Focus during threat scoping is on finding and categorizing attackers we want to handle using a high-level description of the system. Preferably the description is done using a data flow diagram (DFD) since it makes it easier to relate the more detailed use case descriptions that are used when doing the threat model.

This does not mean that all the attackers we identify need to be considered, it simply means that we are explicit and consistent on the attackers we will address in the threat model. So, essentially the attackers we choose to consider will define the security level of the system we are assessing.

Note that our attacker description does not factor in attacker capabilities or motivation. We have chosen this approach to simplify and streamline threat modeling as much as possible.

Threat modeling has three steps that can be iterated as the team sees fit:

  1. Describe the system using a set of DFDs

  2. Use the DFDs to identify threats and describe them in an abuse-case style

  3. Define countermeasures and verification for the threats

The result of a threat modeling activity is a threat model that contains prioritized threats and countermeasures. Development work required to address countermeasures is managed by creation of Jira tickets both for the implementation and verification of the countermeasure.

Static code analysis

In the ASDM, teams can use static code analysis in three ways:

  • Developer workflow: developers analyze the code they are working on

  • Gerrit workflow: developers get feedback in Gerrit

  • Legacy workflow: teams analyze high risk legacy components

Vulnerability scanning

Regular vulnerability scanning allows the development teams to identify and patch software vulnerabilities before products are released to the public, reducing the customer’s risk when deploying the product or service. Scanning is performed prior to each release (hardware, software) or on a running schedule (services) using both open-source and commercial vulnerability scanning packages.

The results of the scans are used to generate tickets in the Jira issue tracking platform.
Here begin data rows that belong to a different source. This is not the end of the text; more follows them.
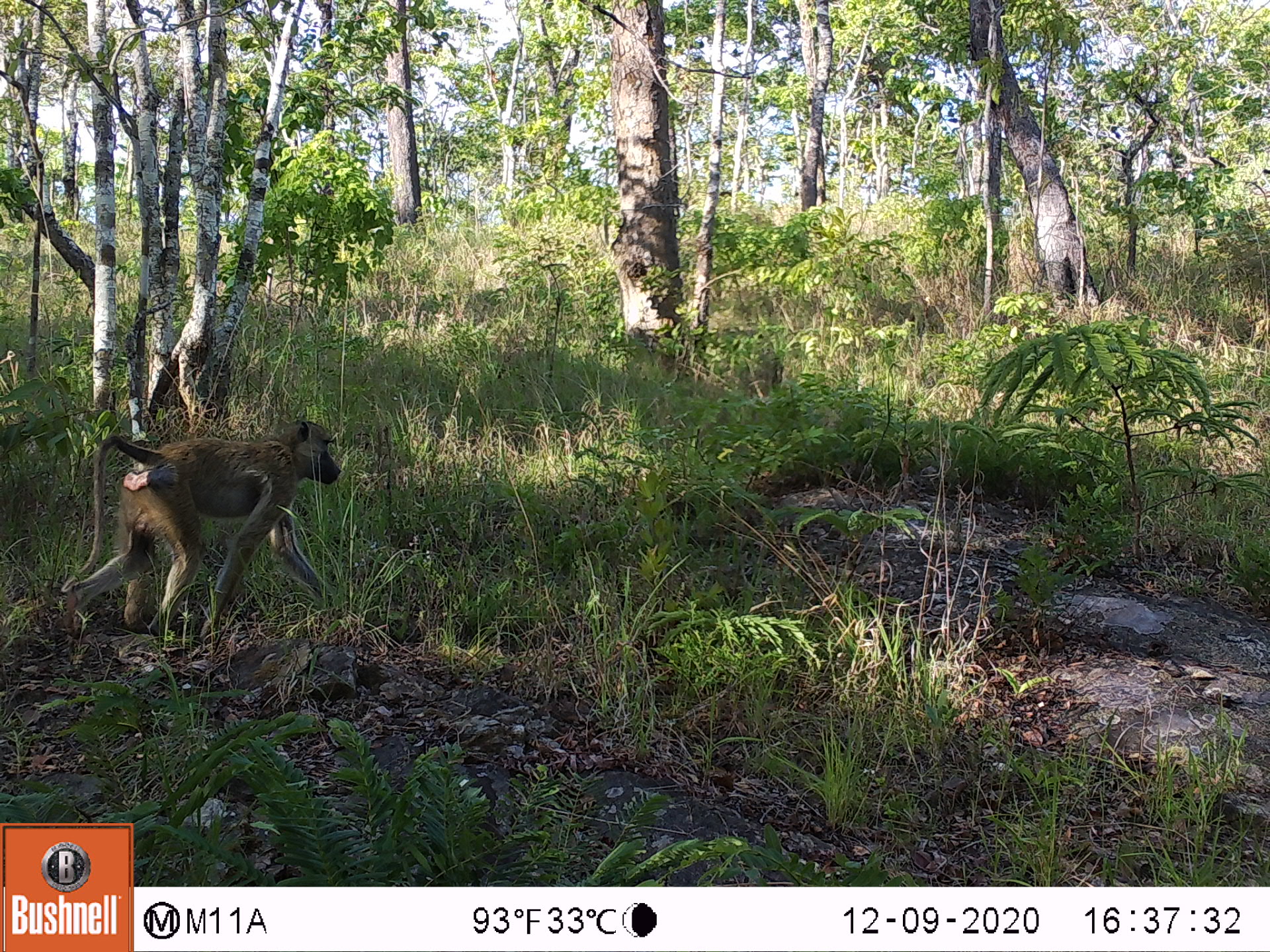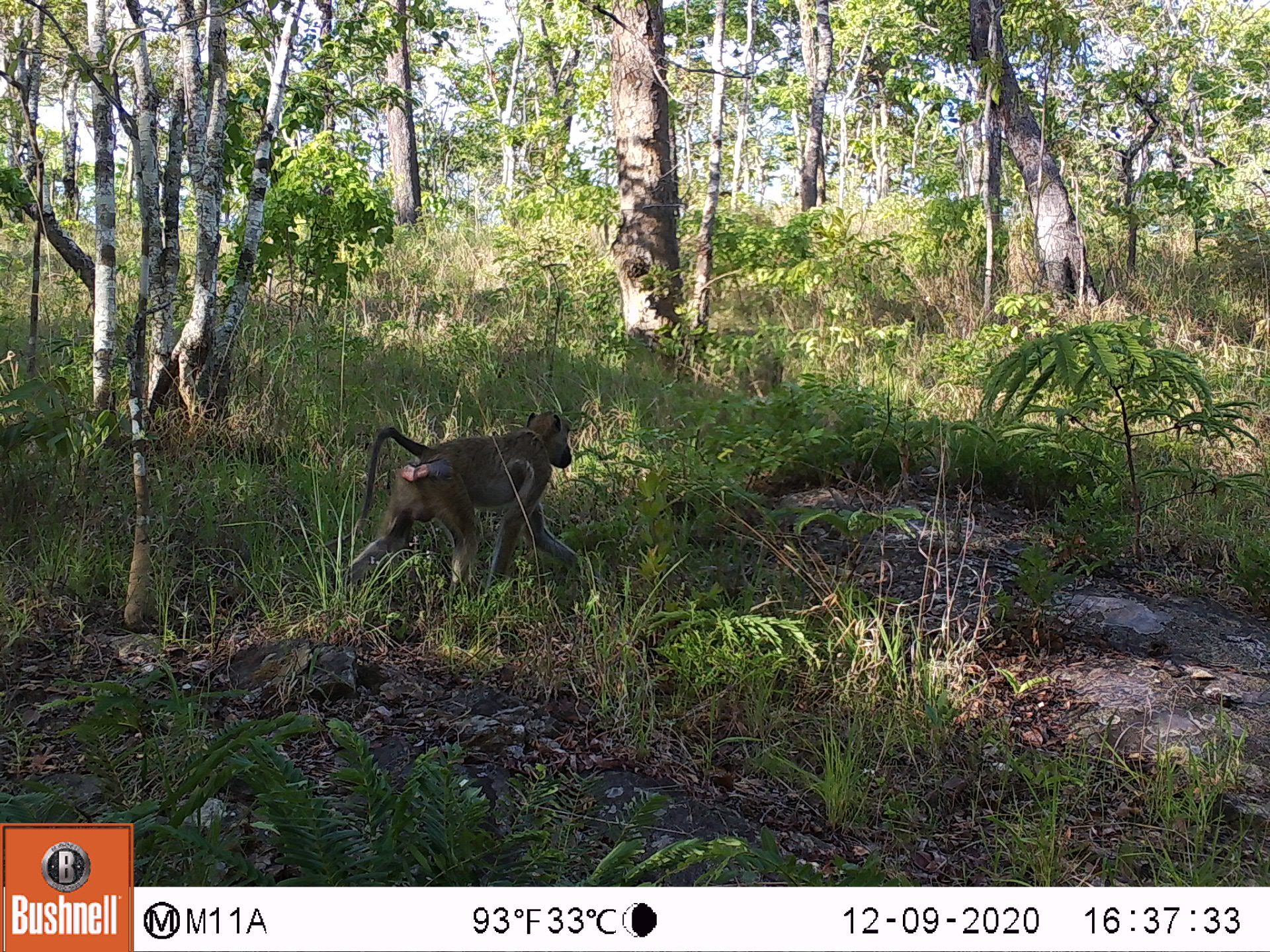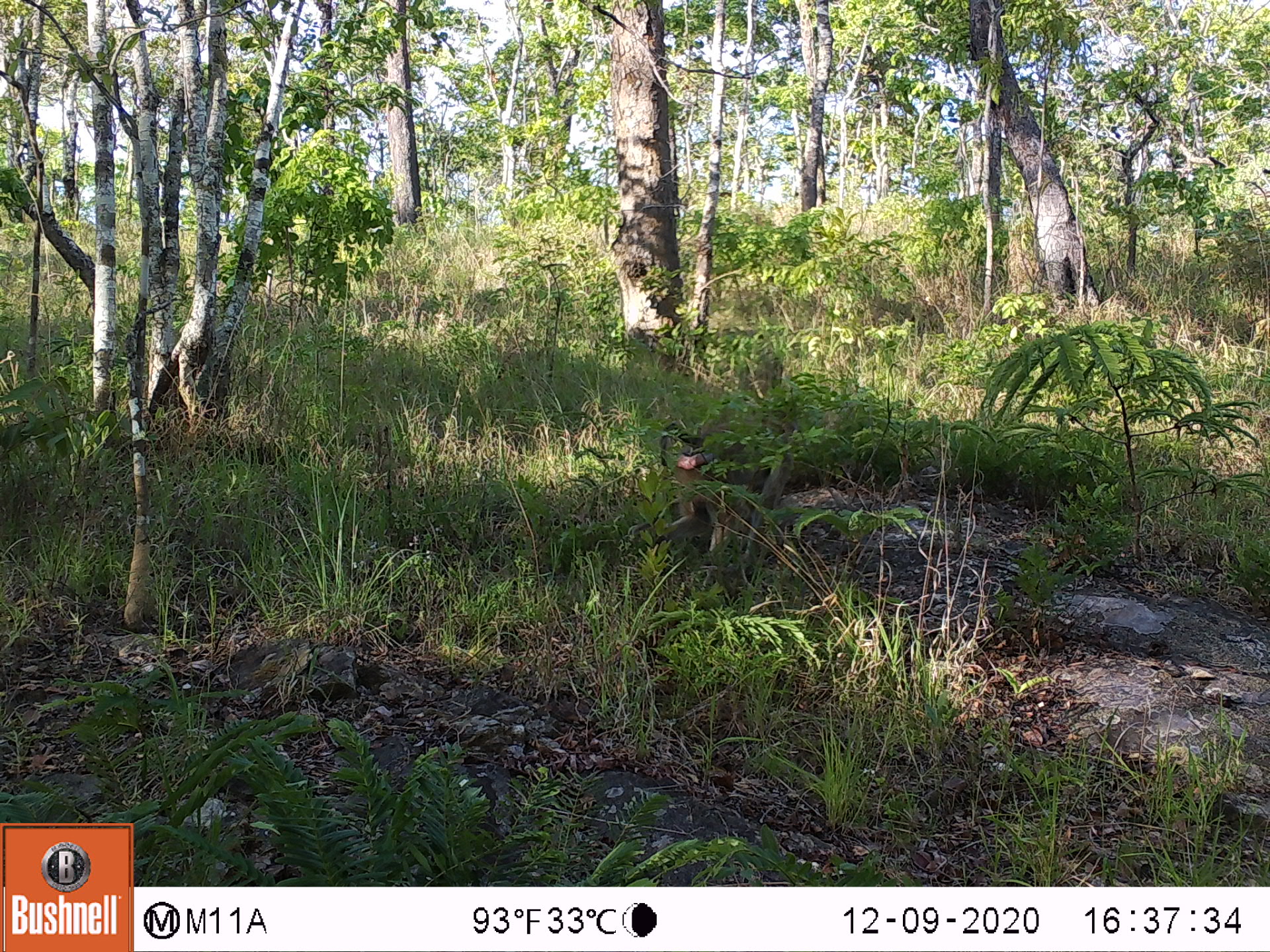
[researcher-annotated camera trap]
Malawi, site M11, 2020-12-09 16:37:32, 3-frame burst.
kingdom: Animalia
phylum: Chordata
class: Mammalia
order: Primates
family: Cercopithecidae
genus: Papio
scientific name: Papio cynocephalus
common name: yellow baboon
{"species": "yellow baboon (Papio cynocephalus)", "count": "1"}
Tickets are given a special tag to be identifiable by development teams as coming from a vulnerability scan and that they should be given an elevated priority. All vulnerability scans and Jira tickets are stored centrally for traceability and auditing purposes.

Critical vulnerabilities should be resolved prior to release or in a special service release with other, non-critical vulnerabilities, tracked and resolved in alignment with the software release cycle. For more information on how vulnerabilities are scored and managed, see Vulnerability management.
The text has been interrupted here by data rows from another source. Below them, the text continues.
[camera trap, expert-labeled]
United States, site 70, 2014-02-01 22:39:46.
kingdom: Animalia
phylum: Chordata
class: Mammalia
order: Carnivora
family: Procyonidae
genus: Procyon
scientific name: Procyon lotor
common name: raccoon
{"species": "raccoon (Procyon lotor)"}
External penetration testing

In select cases, third-party penetration testing is performed on Axis hardware or software products. The main purpose of running these tests is to provide insight and assurance regarding the security of the platform at a particular timepoint and for a particular scope.

One of our primary goals with the ASDM is transparency so we encourage our customers to perform external penetration testing on our products and we are happy to collaborate when defining appropriate parameters for testing as well as discussions around interpreting the results.

Vulnerability management

Axis is, since 2021, a registered CVE naming authority (CNA) and therefore capable of publishing standard CVE reports to the MITRE database for consumption by third-party vulnerability scanners and other tools.

The vulnerability board (VB) is the internal Axis contact point for vulnerabilities discovered by external researchers. Reporting of discovered vulnerabilities and subsequent remediation plans are communicated via the email address.

The main responsibility of the vulnerability board is to analyze and prioritize reported vulnerabilities from a business perspective, based on:

  • Technical classification provided by the SSG

  • Potential risk for end-users in the environment in which the Axis device operates

  • Availability of compensating security controls (alternative risk mitigation without patching)

The VB registers the CVE number and work with the reporter to assign a CVSS score to the vulnerability. The VB also drives external communication to partners and customers through Axis security notification service, press releases, and news articles.